Oppdatert forhold til ikke-cøliakisk glutenintoleranse fra 14 eksperter i USA.
This review will summarize our current knowledge about the three main forms of gluten reactions: allergic (wheat allergy), autoimmune (celiac disease, dermatitis herpetiformis and gluten ataxia) and possibly immune-mediated (gluten sensitivity), and also outline pathogenic, clinical and epidemiological differences and propose new nomenclature and classifications.
It is now becoming apparent that reactions to gluten are not limited to CD, rather we now appreciate the existence of a spectrum of gluten-related disorders.
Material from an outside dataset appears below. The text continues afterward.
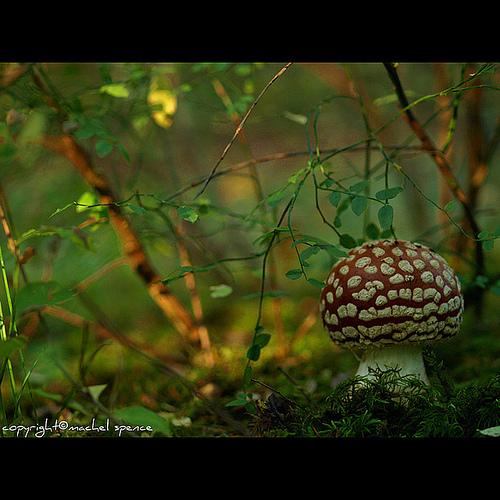 фотографии грибов (28)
The high frequency and wide range of adverse reactions to gluten raise the question as to why this dietary protein is toxic for so many individuals in the world. One possible explanation is that the selection of wheat varieties with higher gluten content has been a continuous process during the last 10,000 years, with changes dictated more by technological rather than nutritional reasons.
Additionally, gluten is one of the most abundant and diffusely spread dietary components for most populations, particularly those of European origin. In Europe, the mean consumption of gluten is 10 g to 20 g per day, with segments of the general population consuming as much as 50 g of daily gluten or more [66, 67] All individuals, even those with a low degree of risk, are therefore susceptible to some form of gluten reaction during their life span.